English film and television producer (1913–2006)

Nestor Montague Berman (16 August 1913 – 14 June 2006) was an English producer, writer, cinematographer, and director of film and television. He was best known for his work at ITC Entertainment, particularly in collaboration with Dennis Spooner, where he created several television series including The Champions, Department S, and Jason King. He also co-founded the film production company Tempean Films.

==Life and career==
Berman was born to Jewish parents in London's East End, and educated at University College School. He began his film career as a camera assistant at Twickenham Film Studios when he was 17. He became a camera operator in 1934, working for the Associated British Picture Corporation at Teddington Studios, and later for the comedy producers Ealing Studios.

When World War II came, Berman was allowed to continue his craft in an army film unit. There, he met and befriended Robert S. Baker, with whom he would go on to form a lifelong business partnership.

In 1948, they founded Tempean Films, which produced more than 30 B-movies in the 1950s. In 1962, Berman and Baker obtained the television rights to Leslie Charteris's The Saint.

Unable to sell the rights to Associated-Rediffusion, then Britain's largest commercial television company, Berman turned to Lew Grade's ITC. This company was at that time a sister company to ATV, and had access to important export markets. This allowed The Saint to do well in both Britain and in other markets.

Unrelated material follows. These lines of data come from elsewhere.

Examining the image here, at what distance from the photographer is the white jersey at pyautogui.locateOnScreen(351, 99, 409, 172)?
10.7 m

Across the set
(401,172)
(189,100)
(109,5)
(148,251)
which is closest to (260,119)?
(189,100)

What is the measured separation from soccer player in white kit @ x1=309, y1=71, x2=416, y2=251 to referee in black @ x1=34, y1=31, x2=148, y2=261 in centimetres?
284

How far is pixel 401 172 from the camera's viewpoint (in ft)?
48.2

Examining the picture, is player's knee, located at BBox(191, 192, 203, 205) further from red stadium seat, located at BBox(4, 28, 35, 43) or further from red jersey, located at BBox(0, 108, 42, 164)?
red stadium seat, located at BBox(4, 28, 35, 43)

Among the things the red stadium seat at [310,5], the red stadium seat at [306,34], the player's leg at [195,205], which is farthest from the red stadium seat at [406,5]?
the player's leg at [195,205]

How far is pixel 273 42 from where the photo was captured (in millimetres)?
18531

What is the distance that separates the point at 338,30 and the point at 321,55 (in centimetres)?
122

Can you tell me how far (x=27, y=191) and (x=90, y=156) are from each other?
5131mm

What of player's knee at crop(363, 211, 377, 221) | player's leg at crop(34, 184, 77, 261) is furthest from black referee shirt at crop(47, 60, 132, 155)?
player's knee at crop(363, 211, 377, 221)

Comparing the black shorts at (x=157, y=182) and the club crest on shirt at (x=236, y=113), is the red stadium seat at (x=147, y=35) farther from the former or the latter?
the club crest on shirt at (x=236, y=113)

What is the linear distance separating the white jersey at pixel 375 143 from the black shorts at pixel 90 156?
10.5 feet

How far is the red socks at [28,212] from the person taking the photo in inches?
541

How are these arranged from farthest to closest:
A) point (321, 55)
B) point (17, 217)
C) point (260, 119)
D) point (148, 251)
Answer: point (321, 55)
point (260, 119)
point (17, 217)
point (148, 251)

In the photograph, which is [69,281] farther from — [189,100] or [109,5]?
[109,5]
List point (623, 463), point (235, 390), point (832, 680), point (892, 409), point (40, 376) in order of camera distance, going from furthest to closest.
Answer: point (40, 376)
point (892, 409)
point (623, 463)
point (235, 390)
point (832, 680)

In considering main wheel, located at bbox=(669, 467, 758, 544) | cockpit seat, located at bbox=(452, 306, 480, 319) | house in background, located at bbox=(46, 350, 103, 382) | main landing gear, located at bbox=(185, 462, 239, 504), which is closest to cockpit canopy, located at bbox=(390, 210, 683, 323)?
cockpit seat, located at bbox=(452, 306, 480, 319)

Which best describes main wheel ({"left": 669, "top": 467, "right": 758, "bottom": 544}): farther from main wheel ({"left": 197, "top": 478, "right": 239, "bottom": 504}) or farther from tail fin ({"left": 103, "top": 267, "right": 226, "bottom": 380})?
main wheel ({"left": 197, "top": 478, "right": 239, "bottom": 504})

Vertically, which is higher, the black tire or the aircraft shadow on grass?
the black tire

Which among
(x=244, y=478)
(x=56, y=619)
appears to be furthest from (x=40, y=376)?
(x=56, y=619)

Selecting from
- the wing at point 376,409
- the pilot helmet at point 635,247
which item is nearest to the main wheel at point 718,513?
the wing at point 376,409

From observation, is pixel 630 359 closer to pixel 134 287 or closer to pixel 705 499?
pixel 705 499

=== Work with Dennis Spooner ===
Berman created more ITC productions, starting with The Baron, which led to a partnership with Dennis Spooner, one of the show's writers and Ray Austin, writer director. By 1967 they had launched a production company which created The Champions, Department S, its spin-off Jason King, Randall and Hopkirk (Deceased), and The Adventurer. A Guardian journalist later wrote of his work,
"Berman's television productions depicted a world in which all villains could be eliminated with a swift upper-cut to the jaw; all currency was referred to as dollars; everyone smoked filterless cigarettes; no Russian was to be trusted; and all foreign countries were represented by stock footage and redressed sets at Elstree."

After his work on The Adventurer was complete, Berman retired from production.

== Personal life ==
Berman married Ursula Ann Sharp in 1956. They had one child.

=== Death ===
Berman died in London, aged 92, on 14 June 2006.